Within each column of a large file, removing everything after a certain delimiter


I have a file that consists of many columns which look like this:

0/0:7,0:7:21:0,21,245 0/0:9,0:9:27:0,27,339 0/0:13,0:13:39:0,39,524

I want to remove everything within each column so that the output looks like this:

0/0 0/0 0/0

There are far too many columns to manually apply a solution like awk where you have to type $1, $2 for each column.

I have tried a number of solutions in R, none of which gave the results I am looking for. They all split the column instead of just retaining the first entry.
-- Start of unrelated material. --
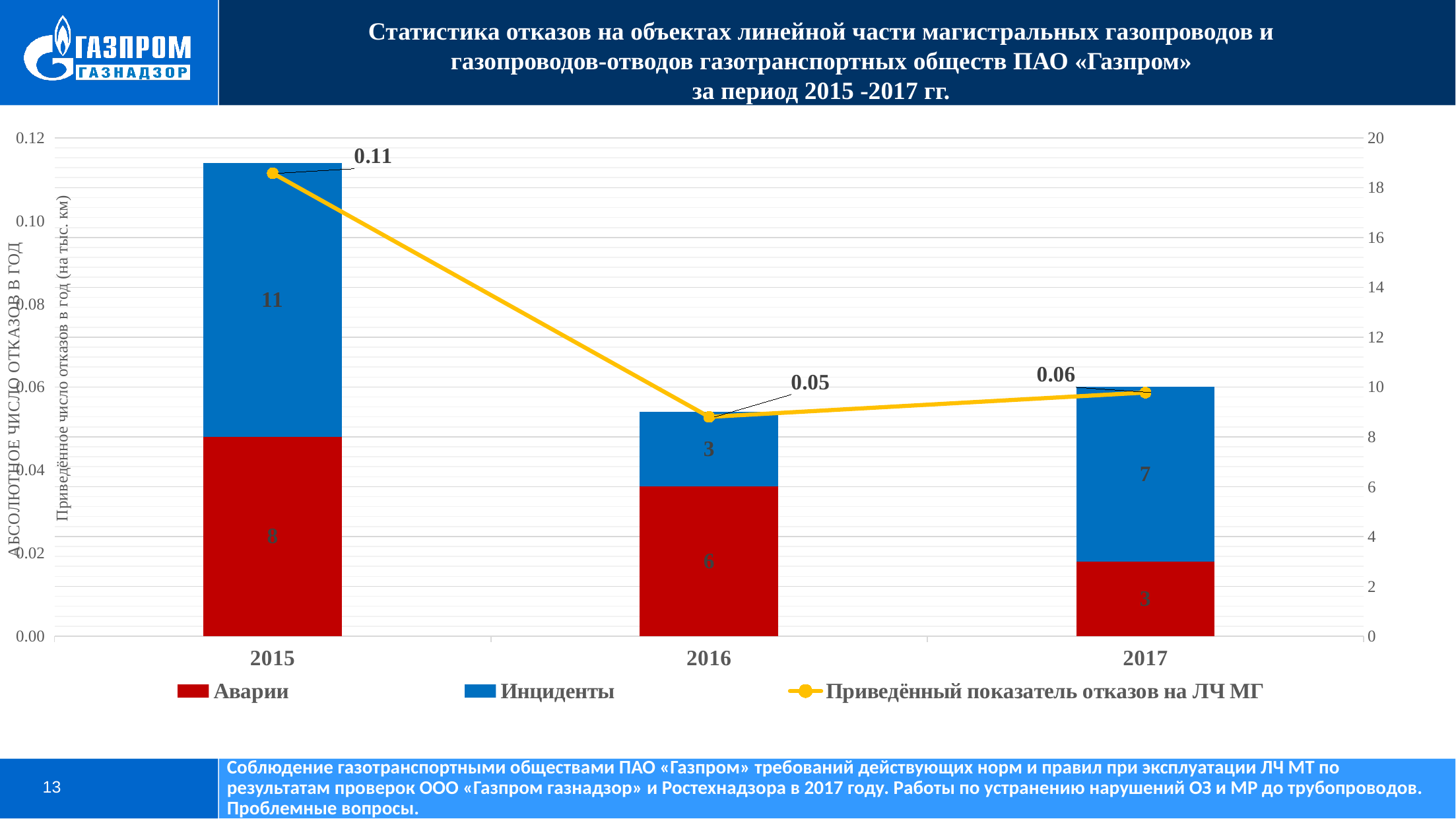
Does the Приведённый показатель отказов на ЛЧ МГ line rise or fall from 2015 to 2016? fall What is the value of Инциденты for 2017? 7 What is the value of Аварии for 2015? 8 What is the total of the stacked bar for 2015? 19 What is the value of Приведённый показатель отказов на ЛЧ МГ for 2016? 0.05 What is the difference between the Инциденты values for 2015 and 2016? 8 In which year is the Аварии value lowest? 2017 How many years are shown on the x axis? 3 Which is larger in 2016: Аварии or Инциденты? Аварии How many series does the legend list? 3 What is the total of the stacked bar for 2017? 10 In which year is the Инциденты value highest? 2015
This is a vcf file, and I have tried using vcf2tsv, but I cannot get the dependencies to work.

For example I tried this code:

test<-sub('(:<=\\:).*$', '', x, perl=TRUE)

Which gave me the following:

"c(\"0/0:8,0:8:24:0,24,305\", \"0/0:6,0:6:18:0,18,242\", \"0/0:5,0:5:15:0,15,200\",

Clearly I do not understand the code. Any help is appreciated.


Solution

  • With the sample input in the question you can use

    sed 's#:[^ ]*##g' inputfile
    

    to get the output

    0/0 0/0 0/0
    

    The sed script will replace everything starting with a colon (:) followed by any characters except space ([^ ]) with an empty string for all occurrences (g). This means it will do this in all columns separated by a space.